Professor John MacKay; Imam Sayyed
The project will investigate the molecular genetics of drought tolerance in conifer trees as a basis for sustainably intensifying forest production and managing adaptation to climate change. The research involves analyses at a broad evolutionary scale and targeted study of the germplasm used in UK plantation forestry. Recent research shows that several conifers in the pine family respond to drought through ABA-dependent control of water transpiration, while conifers in the yew family and the cypress family have evolved an ABA-independent pathway. The project aims to develop a model for the evolution of drought resistance in these conifers, and identify gene networks and genetic variations that underpin these distinct drought response pathways. The research will use genomic analyses based on RNA-sequencing as well as monitoring ABA levels and water potential to identify molecular and physiological differences between ABA dependent and independent responses in trees grown under controlled conditions after exposure to drought. Work during the industry placement will aim to translate knowledge on drought by analysing patterns of genetic variation in the germplasm used in plantation forestry in the UK. The expected outcomes will form the basis for breeding, tree selections and management strategies to improve the resilience to drought in timber crop trees.

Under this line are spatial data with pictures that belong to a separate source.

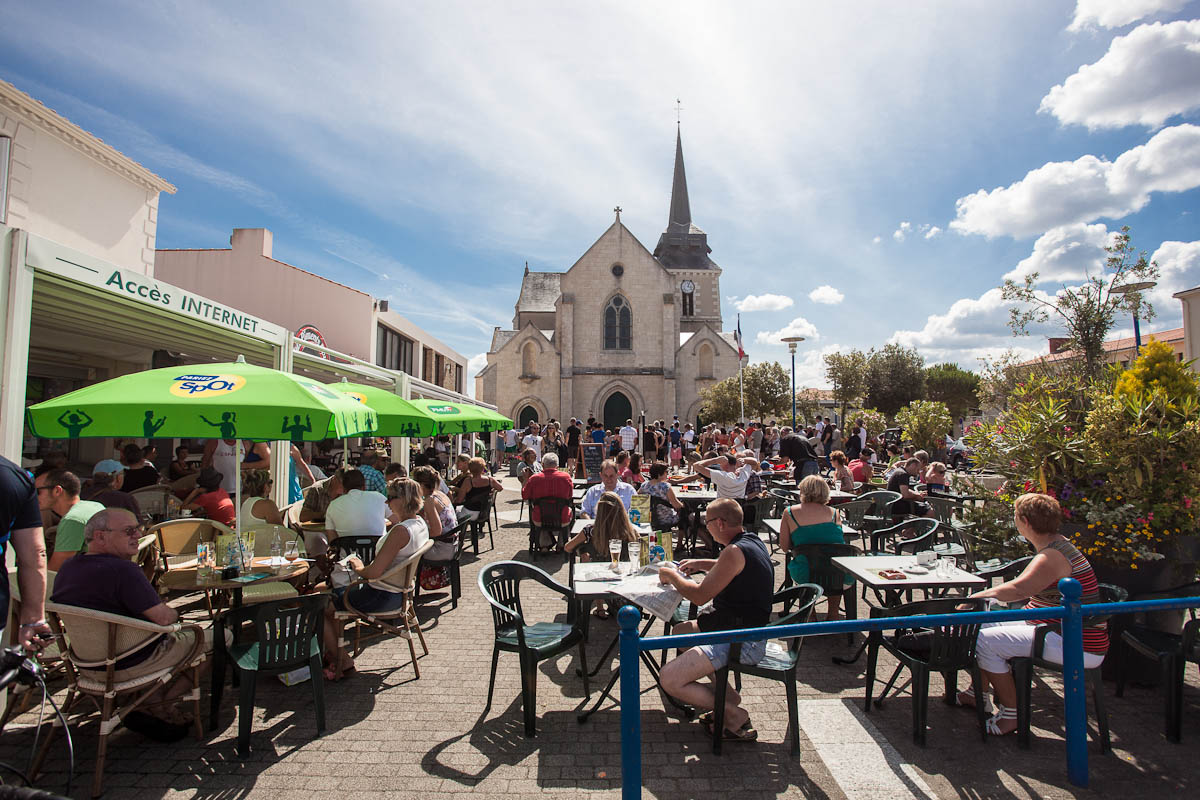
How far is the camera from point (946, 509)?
7285 millimetres

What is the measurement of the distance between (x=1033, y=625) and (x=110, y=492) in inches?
259

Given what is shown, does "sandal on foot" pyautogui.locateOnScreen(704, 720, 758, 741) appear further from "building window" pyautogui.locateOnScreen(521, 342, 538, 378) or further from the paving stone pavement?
"building window" pyautogui.locateOnScreen(521, 342, 538, 378)

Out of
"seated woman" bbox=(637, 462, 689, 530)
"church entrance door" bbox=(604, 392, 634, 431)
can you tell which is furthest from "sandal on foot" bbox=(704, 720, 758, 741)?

This project is supported through the Oxford Interdisciplinary Bioscience Doctoral Training Partnership (DTP) studentship programme. The student recruited to this project will join a cohort of students enrolled in the DTP’s interdisciplinary training programme, and will be able to take full advantage of the training and networking opportunities available through the DTP. For further details please visit www.biodtp.ox.ac.uk.
The candidate will have a degree in biological sciences including plant sciences, zoology, biology, biochemistry, forest biology, agronomy, or others and a desire to study plants. A strong interest in evolutionary genomics and plant adaptation is essential. An ability to carry out or rapidly learn how to conduct analyses on large datasets and apply methods computational biology is also essential. An interest in plant physiology and experience in basic molecular biology methods is also desirable.
This project is funded for four years by the Biotechnology and Biological Sciences Research Council BBSRC. BBSRC eligibility criteria for studentship funding applies (http://www.bbsrc.ac.uk/documents/studentship-eligibility-pdf/). Successful students will receive a stipend of no less than the standard RCUK stipend rate, currently set at £14,553 per year, which may be supplemented by the industrial partner.